But three days earlier, 34-years old Josephine was found dead in her bed by the servant Mabel Armstrong at noon.

At the inquest, PC Daniels investing for the coroner, said he found half a bottle of chloroform hidden under the mattress in Miss Chilcott’s bedroom. Dr Blake of North End Road Fulham confirmed that her death was caused by chloroform.

Giving evidence, Thomas Bodfish, an omnibus timekeeper, and ex-policeman, said about two years ago Mrs Sands and Josephine came to him to complain about parcels being delivered to 16 Edith Villas and asked him to watch the house, but he had not seen anything suspicious. 

There were letters, cards, and parcels. Some addressed to Miss Chilcott, ‘The Sunday School Teacher’, others to ‘The Kensington Prostitute’. The night before her death Josephine had asked him to go to the police court and speak for her. She said she was distressed and could not face the court hearing.

During their search of her bedroom, the police found a note written by Josephine saying her stepfather Mr Verner had threatened to kick her out. ‘He will not have me with detectives here drinking whisky’. Mrs Verner said her husband objected to Josephine helping the private detectives who had been employed by Mrs Sands. Frederick Verner denied threatening to throw her out saying they had a good relationship. He believed the letter was one of Josephine’s delusions.

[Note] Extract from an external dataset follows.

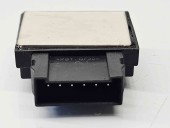  Senzor temperatura Opel Zafira C (E75) Combi [Fabr 2011-2017] 013231068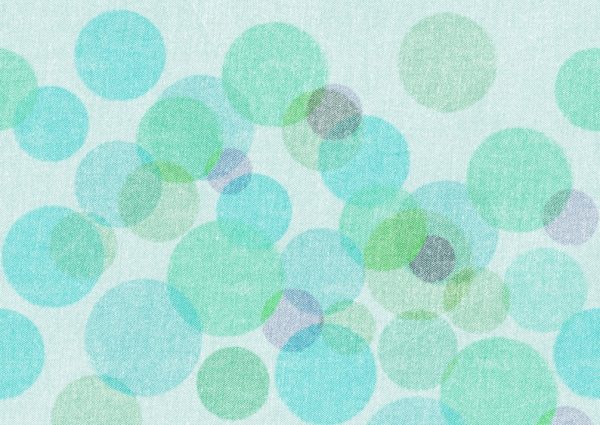 httpwadmproducts381wdbu1201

Mrs Verner said Josephine was entirely broken down by her experience of staying in the cell and appearing before the magistrate. She had always suffered from insomnia and neuralgia. Josephine had been ‘perfectly infatuated with Mrs Sands’ and was very upset by the breakup of their friendship. But Mrs Verner did not know what the disagreement was about. The day before her death, two men had called separately at Josephine’s house, and she told her mother one of them tried to kiss her and demanded she tell the truth in court.

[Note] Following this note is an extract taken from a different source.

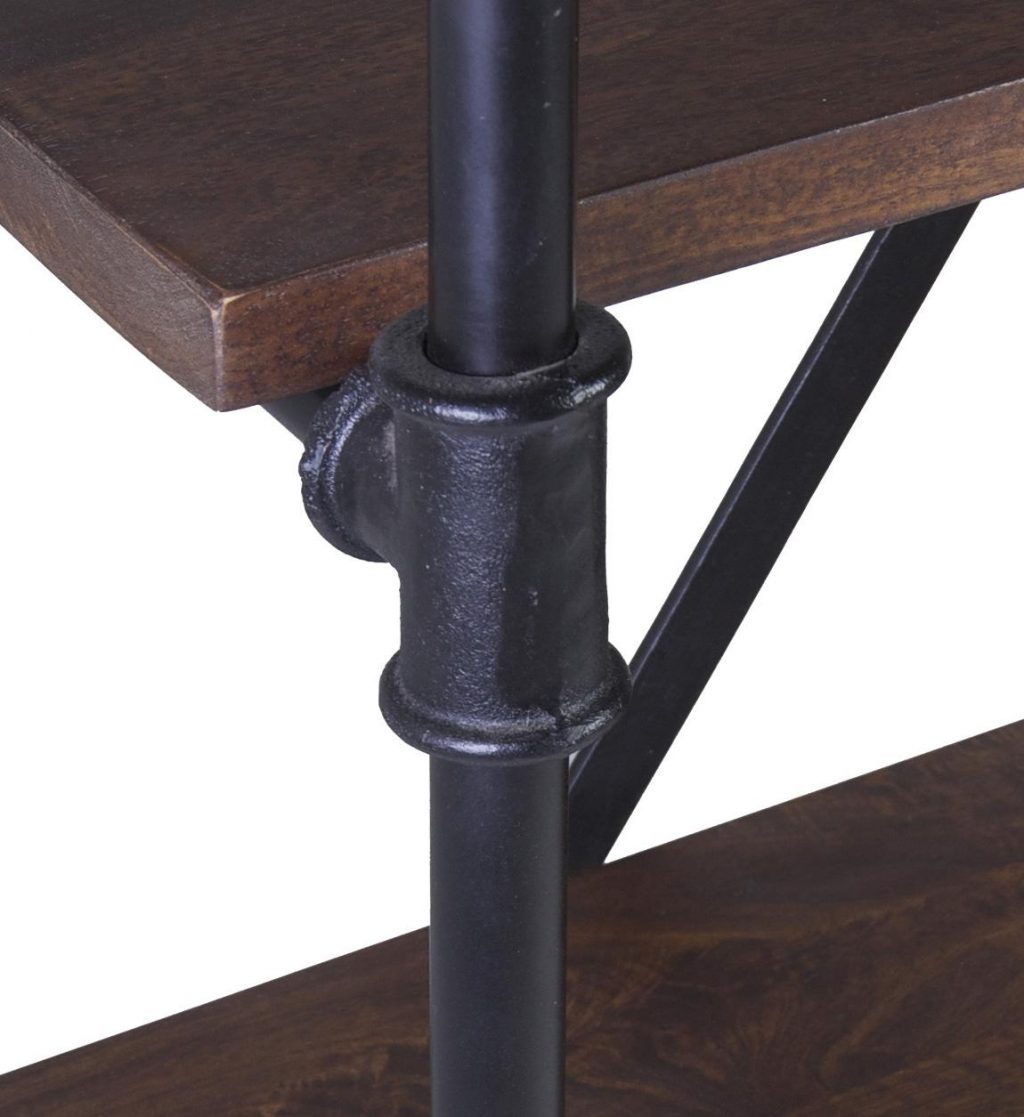 Libreria Industrial Moycor  Modelo 710400 - Imagen 5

Mabel Armstrong who had been a servant at the house for 12 months, said Josephine was ill after the men had visited the house. She knew Josephine had bought some chlorodyne but never seen her take chloroform. Parcels had been coming to the house for some time addressed to Mrs Sands, and Miss Chilcott had redirected them.

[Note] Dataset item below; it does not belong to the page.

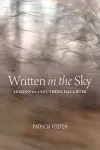 Written in the Sky cover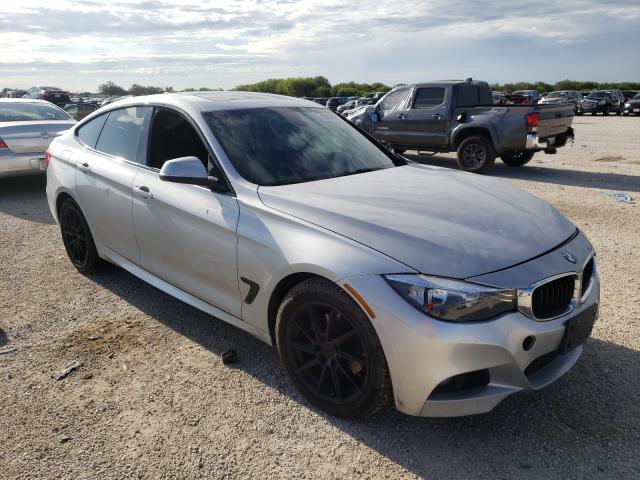 2013 bmw 328xi gt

Rev. Walter Paton Hindley, of St Clement Vicarage, Fulham, said the deceased had been a teacher and the superintendent (unpaid) in his Sunday school. During the eight years he had known her there was nothing he saw or heard to make him think she was unchaste. She had refined manners and had tried unsuccessfully to get work as a governess. 

He had recently received a letter signed by Henry Major Kemble. Who said he was very sorry Josephine was dead. He had called at the house offering to help her in court. She had believed he came from Rev. Hindley (which he did not). He strongly denied that he tried to kiss her. He did not give evidence at the inquest and it is not clear why he had gone to Josephine’s house.

After hearing the evidence, the inquest jury returned a verdict of suicide during temporary insanity.

It seems that Josephine was a troubled young woman, prone to delusions. Had she initially sent herself letters and parcels to gain attention, and then bombarded Mrs Sands and neighbours with abusive letters when her friendship with Mrs Sands ended?

We do not have enough information about her or her mental state to clearly understand this sad and very odd story.